И от центра к периферии каждая истерика стоянок раскрепощала эпилепсию от желтых желтух карт, Ортечека и Утечека, что-бы эпилепсия была только эпилепсией, спутывая карты всех веков и десятилетий российских бытий, чтобы —
— чтобы въехать в земли товарища Ксении Ордыниной.
— «Ветер рассыпает белый снег, швыряет ветви берез, свистит у корней и несется. Я иду за ним, прислушиваюсь и радостно жду. Я слышу крики и вопли: снежные вихри кружатся у моих ног, — я не оглядываюсь: нет ничего, на что я оглянулась бы туда назад. Обнаженные тонкие ветки скользят по моему лицу мимолетным холодным прикосновением. Я прижимаюсь к стволу, и он вздрагивает под моим плечом, точно живое от затаенного дыхания. Вершины кланяются одна другой и вдруг все вздрагивают, падают, кричат и стонут. В бешеной судороге отряхивают клочья снега и опять замирают, и раскачиваются медленно и устало, тихо шумят, прислушиваются и шепчут. И снова крики и движения. Волна воплей катится по вершинам, сгибаются осинки и белые кружева березок треплются по ветру. Ели шипят, машут ветвями и изнеможденно замирают до нового порыва. Тонкие сучья ломаются и хрустят, как маленькие льдинки, и летят мертвые листья, путаясь в ветках: скорченный черный листок зацепился за пни, торопится и шуршит, продираясь сквозь чащу можжевельников и кружась с метелью. Молодые березки поют и кричат, они преданны и пылки. Черный листок взлетает над вершинами, — сосны гулко и шумно передают известия о необычайных победах там, внизу. Что такое сегодня случилось здесь? — я слушаю и замираю, широко раскрыв глаза, и удивляюсь, и понимаю. Я иду в диком поезде метели и ветра. Снежные пелены обвивают меня и скользят между рук.
— Даже если б мы умерли!»
— «Даже умерли, даже умерли, даже умерли!..» — хватает ветер и кидает в сугробы, буйный и дерзкий, и взметает пыль, и мчит дальше, призывая, призывая, призывая. — Даже, если б мы умерли.

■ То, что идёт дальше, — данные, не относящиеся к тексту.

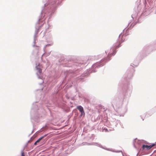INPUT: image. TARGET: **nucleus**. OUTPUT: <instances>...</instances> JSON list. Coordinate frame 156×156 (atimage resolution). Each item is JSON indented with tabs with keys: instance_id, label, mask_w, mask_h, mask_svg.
Returning a JSON list of instances; mask_svg holds the SVG:
<instances>
[{
	"instance_id": "nucleus-10",
	"label": "nucleus",
	"mask_w": 156,
	"mask_h": 156,
	"mask_svg": "<svg viewBox=\"0 0 156 156\" xmlns=\"http://www.w3.org/2000/svg\"><path fill=\"white\" fill-rule=\"evenodd\" d=\"M142 119L143 120H144V119L141 117Z\"/></svg>"
},
{
	"instance_id": "nucleus-13",
	"label": "nucleus",
	"mask_w": 156,
	"mask_h": 156,
	"mask_svg": "<svg viewBox=\"0 0 156 156\" xmlns=\"http://www.w3.org/2000/svg\"><path fill=\"white\" fill-rule=\"evenodd\" d=\"M127 90L128 89V88H127Z\"/></svg>"
},
{
	"instance_id": "nucleus-1",
	"label": "nucleus",
	"mask_w": 156,
	"mask_h": 156,
	"mask_svg": "<svg viewBox=\"0 0 156 156\" xmlns=\"http://www.w3.org/2000/svg\"><path fill=\"white\" fill-rule=\"evenodd\" d=\"M137 13L136 12H135L132 15L131 17L132 18L133 21H131L128 23V25H127V27L129 26H130V27L128 28L127 29V30L130 28H132L136 24V22H135V21L137 20Z\"/></svg>"
},
{
	"instance_id": "nucleus-3",
	"label": "nucleus",
	"mask_w": 156,
	"mask_h": 156,
	"mask_svg": "<svg viewBox=\"0 0 156 156\" xmlns=\"http://www.w3.org/2000/svg\"><path fill=\"white\" fill-rule=\"evenodd\" d=\"M142 142L141 140H137V139H135L133 141V145L134 147L137 149L139 148L140 145L142 144Z\"/></svg>"
},
{
	"instance_id": "nucleus-9",
	"label": "nucleus",
	"mask_w": 156,
	"mask_h": 156,
	"mask_svg": "<svg viewBox=\"0 0 156 156\" xmlns=\"http://www.w3.org/2000/svg\"><path fill=\"white\" fill-rule=\"evenodd\" d=\"M21 156H25L23 152L22 153Z\"/></svg>"
},
{
	"instance_id": "nucleus-2",
	"label": "nucleus",
	"mask_w": 156,
	"mask_h": 156,
	"mask_svg": "<svg viewBox=\"0 0 156 156\" xmlns=\"http://www.w3.org/2000/svg\"><path fill=\"white\" fill-rule=\"evenodd\" d=\"M138 65V63H137L136 64H131L130 65L131 66H132V68L130 72H129L128 75L127 74V77L128 76L129 78H131L132 77L133 75V73L135 71L134 69V67H136Z\"/></svg>"
},
{
	"instance_id": "nucleus-8",
	"label": "nucleus",
	"mask_w": 156,
	"mask_h": 156,
	"mask_svg": "<svg viewBox=\"0 0 156 156\" xmlns=\"http://www.w3.org/2000/svg\"><path fill=\"white\" fill-rule=\"evenodd\" d=\"M155 144H153L151 145H150L151 146V148L153 146H155Z\"/></svg>"
},
{
	"instance_id": "nucleus-7",
	"label": "nucleus",
	"mask_w": 156,
	"mask_h": 156,
	"mask_svg": "<svg viewBox=\"0 0 156 156\" xmlns=\"http://www.w3.org/2000/svg\"><path fill=\"white\" fill-rule=\"evenodd\" d=\"M36 69L39 73H41L42 70L41 68L38 67V66H36Z\"/></svg>"
},
{
	"instance_id": "nucleus-12",
	"label": "nucleus",
	"mask_w": 156,
	"mask_h": 156,
	"mask_svg": "<svg viewBox=\"0 0 156 156\" xmlns=\"http://www.w3.org/2000/svg\"><path fill=\"white\" fill-rule=\"evenodd\" d=\"M125 37V36H123V37Z\"/></svg>"
},
{
	"instance_id": "nucleus-6",
	"label": "nucleus",
	"mask_w": 156,
	"mask_h": 156,
	"mask_svg": "<svg viewBox=\"0 0 156 156\" xmlns=\"http://www.w3.org/2000/svg\"><path fill=\"white\" fill-rule=\"evenodd\" d=\"M46 135H45L44 136H43L40 138H39L35 142V143L34 144V145H36L37 144V143L39 142L40 140H42L43 138L45 136H46Z\"/></svg>"
},
{
	"instance_id": "nucleus-5",
	"label": "nucleus",
	"mask_w": 156,
	"mask_h": 156,
	"mask_svg": "<svg viewBox=\"0 0 156 156\" xmlns=\"http://www.w3.org/2000/svg\"><path fill=\"white\" fill-rule=\"evenodd\" d=\"M142 148L143 150H149L151 148L150 145H145V144H143L142 145Z\"/></svg>"
},
{
	"instance_id": "nucleus-11",
	"label": "nucleus",
	"mask_w": 156,
	"mask_h": 156,
	"mask_svg": "<svg viewBox=\"0 0 156 156\" xmlns=\"http://www.w3.org/2000/svg\"><path fill=\"white\" fill-rule=\"evenodd\" d=\"M131 88V87L130 88ZM130 90H131V89H130Z\"/></svg>"
},
{
	"instance_id": "nucleus-4",
	"label": "nucleus",
	"mask_w": 156,
	"mask_h": 156,
	"mask_svg": "<svg viewBox=\"0 0 156 156\" xmlns=\"http://www.w3.org/2000/svg\"><path fill=\"white\" fill-rule=\"evenodd\" d=\"M77 109H78L81 112L80 116H82L83 115H85L83 108L82 106L80 105L77 106Z\"/></svg>"
}]
</instances>
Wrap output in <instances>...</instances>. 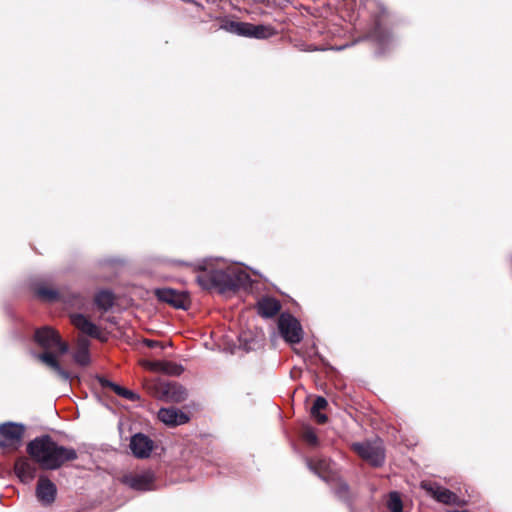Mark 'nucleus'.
Listing matches in <instances>:
<instances>
[{
  "label": "nucleus",
  "instance_id": "30",
  "mask_svg": "<svg viewBox=\"0 0 512 512\" xmlns=\"http://www.w3.org/2000/svg\"><path fill=\"white\" fill-rule=\"evenodd\" d=\"M256 2H259V3H264L266 2L267 0H255Z\"/></svg>",
  "mask_w": 512,
  "mask_h": 512
},
{
  "label": "nucleus",
  "instance_id": "11",
  "mask_svg": "<svg viewBox=\"0 0 512 512\" xmlns=\"http://www.w3.org/2000/svg\"><path fill=\"white\" fill-rule=\"evenodd\" d=\"M154 295L156 298L164 303L171 305L177 309H186L188 299L185 294L178 292L171 288H158L155 289Z\"/></svg>",
  "mask_w": 512,
  "mask_h": 512
},
{
  "label": "nucleus",
  "instance_id": "25",
  "mask_svg": "<svg viewBox=\"0 0 512 512\" xmlns=\"http://www.w3.org/2000/svg\"><path fill=\"white\" fill-rule=\"evenodd\" d=\"M303 439L310 446L315 447L318 445V437L314 430L311 428L305 429V431L303 432Z\"/></svg>",
  "mask_w": 512,
  "mask_h": 512
},
{
  "label": "nucleus",
  "instance_id": "10",
  "mask_svg": "<svg viewBox=\"0 0 512 512\" xmlns=\"http://www.w3.org/2000/svg\"><path fill=\"white\" fill-rule=\"evenodd\" d=\"M129 447L136 458L146 459L154 449V442L147 435L137 433L131 437Z\"/></svg>",
  "mask_w": 512,
  "mask_h": 512
},
{
  "label": "nucleus",
  "instance_id": "13",
  "mask_svg": "<svg viewBox=\"0 0 512 512\" xmlns=\"http://www.w3.org/2000/svg\"><path fill=\"white\" fill-rule=\"evenodd\" d=\"M308 468L322 480L329 482L335 477L334 464L327 458L307 460Z\"/></svg>",
  "mask_w": 512,
  "mask_h": 512
},
{
  "label": "nucleus",
  "instance_id": "22",
  "mask_svg": "<svg viewBox=\"0 0 512 512\" xmlns=\"http://www.w3.org/2000/svg\"><path fill=\"white\" fill-rule=\"evenodd\" d=\"M327 405H328L327 400L322 396H318L314 400V403L311 407V410H310L311 415L320 424H324L327 421V416L320 412L321 410H324L327 407Z\"/></svg>",
  "mask_w": 512,
  "mask_h": 512
},
{
  "label": "nucleus",
  "instance_id": "26",
  "mask_svg": "<svg viewBox=\"0 0 512 512\" xmlns=\"http://www.w3.org/2000/svg\"><path fill=\"white\" fill-rule=\"evenodd\" d=\"M349 487L346 483L340 482L335 490V494L342 500L346 501L348 499Z\"/></svg>",
  "mask_w": 512,
  "mask_h": 512
},
{
  "label": "nucleus",
  "instance_id": "14",
  "mask_svg": "<svg viewBox=\"0 0 512 512\" xmlns=\"http://www.w3.org/2000/svg\"><path fill=\"white\" fill-rule=\"evenodd\" d=\"M158 419L168 426L182 425L189 421L187 414L174 407L161 408L158 411Z\"/></svg>",
  "mask_w": 512,
  "mask_h": 512
},
{
  "label": "nucleus",
  "instance_id": "9",
  "mask_svg": "<svg viewBox=\"0 0 512 512\" xmlns=\"http://www.w3.org/2000/svg\"><path fill=\"white\" fill-rule=\"evenodd\" d=\"M421 487L440 503L447 505L459 504L458 496L454 492L437 483L422 482Z\"/></svg>",
  "mask_w": 512,
  "mask_h": 512
},
{
  "label": "nucleus",
  "instance_id": "15",
  "mask_svg": "<svg viewBox=\"0 0 512 512\" xmlns=\"http://www.w3.org/2000/svg\"><path fill=\"white\" fill-rule=\"evenodd\" d=\"M14 471L22 483L28 484L36 477L37 467L29 459L19 458L15 462Z\"/></svg>",
  "mask_w": 512,
  "mask_h": 512
},
{
  "label": "nucleus",
  "instance_id": "17",
  "mask_svg": "<svg viewBox=\"0 0 512 512\" xmlns=\"http://www.w3.org/2000/svg\"><path fill=\"white\" fill-rule=\"evenodd\" d=\"M72 323L82 333L88 336L99 338L101 335L99 328L82 314L72 316Z\"/></svg>",
  "mask_w": 512,
  "mask_h": 512
},
{
  "label": "nucleus",
  "instance_id": "29",
  "mask_svg": "<svg viewBox=\"0 0 512 512\" xmlns=\"http://www.w3.org/2000/svg\"><path fill=\"white\" fill-rule=\"evenodd\" d=\"M160 364L159 363H150L149 366L152 369H156Z\"/></svg>",
  "mask_w": 512,
  "mask_h": 512
},
{
  "label": "nucleus",
  "instance_id": "23",
  "mask_svg": "<svg viewBox=\"0 0 512 512\" xmlns=\"http://www.w3.org/2000/svg\"><path fill=\"white\" fill-rule=\"evenodd\" d=\"M387 14V10L383 8L381 10V13L375 18L374 27L371 31V35L374 38H376L379 42H384L388 37L387 32L385 31L381 24V18L386 16Z\"/></svg>",
  "mask_w": 512,
  "mask_h": 512
},
{
  "label": "nucleus",
  "instance_id": "3",
  "mask_svg": "<svg viewBox=\"0 0 512 512\" xmlns=\"http://www.w3.org/2000/svg\"><path fill=\"white\" fill-rule=\"evenodd\" d=\"M34 341L44 349V352H33V357L51 368L63 381H70L72 375L60 366L53 353L55 350L59 355H64L69 351L68 344L61 340L57 331L49 326L38 328L34 333Z\"/></svg>",
  "mask_w": 512,
  "mask_h": 512
},
{
  "label": "nucleus",
  "instance_id": "21",
  "mask_svg": "<svg viewBox=\"0 0 512 512\" xmlns=\"http://www.w3.org/2000/svg\"><path fill=\"white\" fill-rule=\"evenodd\" d=\"M94 302L99 309L108 311L114 305V295L109 290H101L95 295Z\"/></svg>",
  "mask_w": 512,
  "mask_h": 512
},
{
  "label": "nucleus",
  "instance_id": "12",
  "mask_svg": "<svg viewBox=\"0 0 512 512\" xmlns=\"http://www.w3.org/2000/svg\"><path fill=\"white\" fill-rule=\"evenodd\" d=\"M56 485L46 476H40L36 486V497L43 506L51 505L56 498Z\"/></svg>",
  "mask_w": 512,
  "mask_h": 512
},
{
  "label": "nucleus",
  "instance_id": "6",
  "mask_svg": "<svg viewBox=\"0 0 512 512\" xmlns=\"http://www.w3.org/2000/svg\"><path fill=\"white\" fill-rule=\"evenodd\" d=\"M25 433V426L15 422L0 425V447L16 450L20 447Z\"/></svg>",
  "mask_w": 512,
  "mask_h": 512
},
{
  "label": "nucleus",
  "instance_id": "1",
  "mask_svg": "<svg viewBox=\"0 0 512 512\" xmlns=\"http://www.w3.org/2000/svg\"><path fill=\"white\" fill-rule=\"evenodd\" d=\"M212 259L178 260L176 264L195 273L196 281L203 289H216L221 294L235 292L250 284V276L242 266L235 264L229 266L226 270L217 269Z\"/></svg>",
  "mask_w": 512,
  "mask_h": 512
},
{
  "label": "nucleus",
  "instance_id": "5",
  "mask_svg": "<svg viewBox=\"0 0 512 512\" xmlns=\"http://www.w3.org/2000/svg\"><path fill=\"white\" fill-rule=\"evenodd\" d=\"M352 449L365 461L378 467L384 463L385 452L380 440L356 442L351 445Z\"/></svg>",
  "mask_w": 512,
  "mask_h": 512
},
{
  "label": "nucleus",
  "instance_id": "8",
  "mask_svg": "<svg viewBox=\"0 0 512 512\" xmlns=\"http://www.w3.org/2000/svg\"><path fill=\"white\" fill-rule=\"evenodd\" d=\"M122 482L137 491H149L155 489V475L151 470L124 475Z\"/></svg>",
  "mask_w": 512,
  "mask_h": 512
},
{
  "label": "nucleus",
  "instance_id": "27",
  "mask_svg": "<svg viewBox=\"0 0 512 512\" xmlns=\"http://www.w3.org/2000/svg\"><path fill=\"white\" fill-rule=\"evenodd\" d=\"M181 389H182V387L177 386L175 384H167L164 387L163 392L166 394H169V393L175 394L178 390H181Z\"/></svg>",
  "mask_w": 512,
  "mask_h": 512
},
{
  "label": "nucleus",
  "instance_id": "2",
  "mask_svg": "<svg viewBox=\"0 0 512 512\" xmlns=\"http://www.w3.org/2000/svg\"><path fill=\"white\" fill-rule=\"evenodd\" d=\"M27 452L45 470H57L66 462L78 458L74 448L59 445L49 435L31 440L27 444Z\"/></svg>",
  "mask_w": 512,
  "mask_h": 512
},
{
  "label": "nucleus",
  "instance_id": "20",
  "mask_svg": "<svg viewBox=\"0 0 512 512\" xmlns=\"http://www.w3.org/2000/svg\"><path fill=\"white\" fill-rule=\"evenodd\" d=\"M34 291L36 296L45 302H56L61 298L58 290L45 285H36Z\"/></svg>",
  "mask_w": 512,
  "mask_h": 512
},
{
  "label": "nucleus",
  "instance_id": "24",
  "mask_svg": "<svg viewBox=\"0 0 512 512\" xmlns=\"http://www.w3.org/2000/svg\"><path fill=\"white\" fill-rule=\"evenodd\" d=\"M387 507L390 512H402L403 503L398 492H390L387 500Z\"/></svg>",
  "mask_w": 512,
  "mask_h": 512
},
{
  "label": "nucleus",
  "instance_id": "31",
  "mask_svg": "<svg viewBox=\"0 0 512 512\" xmlns=\"http://www.w3.org/2000/svg\"><path fill=\"white\" fill-rule=\"evenodd\" d=\"M198 7L203 9V6L201 4L195 3Z\"/></svg>",
  "mask_w": 512,
  "mask_h": 512
},
{
  "label": "nucleus",
  "instance_id": "7",
  "mask_svg": "<svg viewBox=\"0 0 512 512\" xmlns=\"http://www.w3.org/2000/svg\"><path fill=\"white\" fill-rule=\"evenodd\" d=\"M281 336L290 344H297L303 339V330L300 322L291 314L282 313L278 320Z\"/></svg>",
  "mask_w": 512,
  "mask_h": 512
},
{
  "label": "nucleus",
  "instance_id": "16",
  "mask_svg": "<svg viewBox=\"0 0 512 512\" xmlns=\"http://www.w3.org/2000/svg\"><path fill=\"white\" fill-rule=\"evenodd\" d=\"M280 309V302L273 297H263L257 303L258 314L264 318L275 316Z\"/></svg>",
  "mask_w": 512,
  "mask_h": 512
},
{
  "label": "nucleus",
  "instance_id": "4",
  "mask_svg": "<svg viewBox=\"0 0 512 512\" xmlns=\"http://www.w3.org/2000/svg\"><path fill=\"white\" fill-rule=\"evenodd\" d=\"M226 29L239 36L256 39H267L276 34L275 29L269 25H254L252 23L238 21H230L226 25Z\"/></svg>",
  "mask_w": 512,
  "mask_h": 512
},
{
  "label": "nucleus",
  "instance_id": "19",
  "mask_svg": "<svg viewBox=\"0 0 512 512\" xmlns=\"http://www.w3.org/2000/svg\"><path fill=\"white\" fill-rule=\"evenodd\" d=\"M99 382L101 384L102 387H109L110 389H112L118 396H121L127 400H130V401H136L139 399V396L134 393L133 391L129 390V389H126L116 383H113L105 378H100L99 379Z\"/></svg>",
  "mask_w": 512,
  "mask_h": 512
},
{
  "label": "nucleus",
  "instance_id": "18",
  "mask_svg": "<svg viewBox=\"0 0 512 512\" xmlns=\"http://www.w3.org/2000/svg\"><path fill=\"white\" fill-rule=\"evenodd\" d=\"M89 346L90 341L88 339L80 338L78 340L76 350L73 354V359L77 364L86 366L90 363Z\"/></svg>",
  "mask_w": 512,
  "mask_h": 512
},
{
  "label": "nucleus",
  "instance_id": "28",
  "mask_svg": "<svg viewBox=\"0 0 512 512\" xmlns=\"http://www.w3.org/2000/svg\"><path fill=\"white\" fill-rule=\"evenodd\" d=\"M144 343L150 347V348H154V347H158L159 346V343L157 341H154V340H144Z\"/></svg>",
  "mask_w": 512,
  "mask_h": 512
}]
</instances>
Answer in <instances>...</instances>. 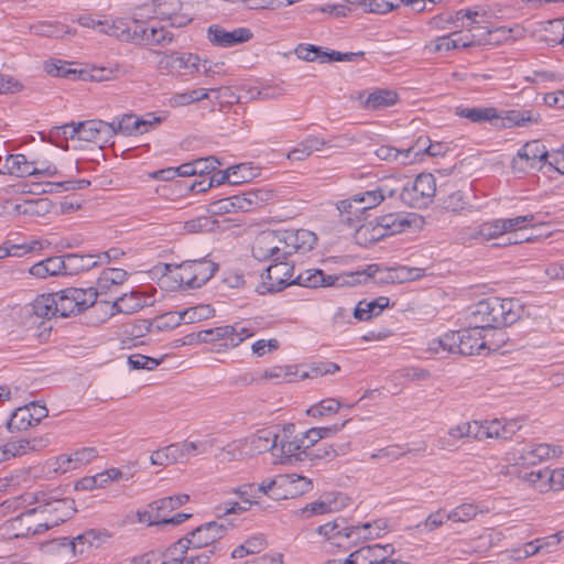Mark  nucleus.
Instances as JSON below:
<instances>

— И в метели и ветре, в черных сумерках, вереницей, след в след (и сейчас же следы заметает метель) идет стая серых волков, прибылые, самки и вожак впереди. Волки идут в ночь, — разве страшна им метель? Проселка уже нет, овраг остался вправо. В лесу на полянке, у опушки, полуразваленный, без служб (ибо лошадь и корова стоят в зале) каменный дом смотрит в метель тремя освещенными окнами. Волки не подходят близко к окнам, садятся за деревьями и воют, как метель, вытягивая нерв за нервом. — Но она не видит волков, она проходит близко мимо окон, всех трех уцелевших, ибо (она знает) в зале — каретный сарай, а в диванной и угловой стоят лошадь и корова, — в доме прожившем, как Соллогубовский на Поварской, столетье.
И в этот час к полустанку, последнему перед городом, из метели наползает на избы полустанка поезд, чтобы весь полустанок дрожал и жил.
— Динь, динь! — второй звонок. — Жезлу, жезлу давай!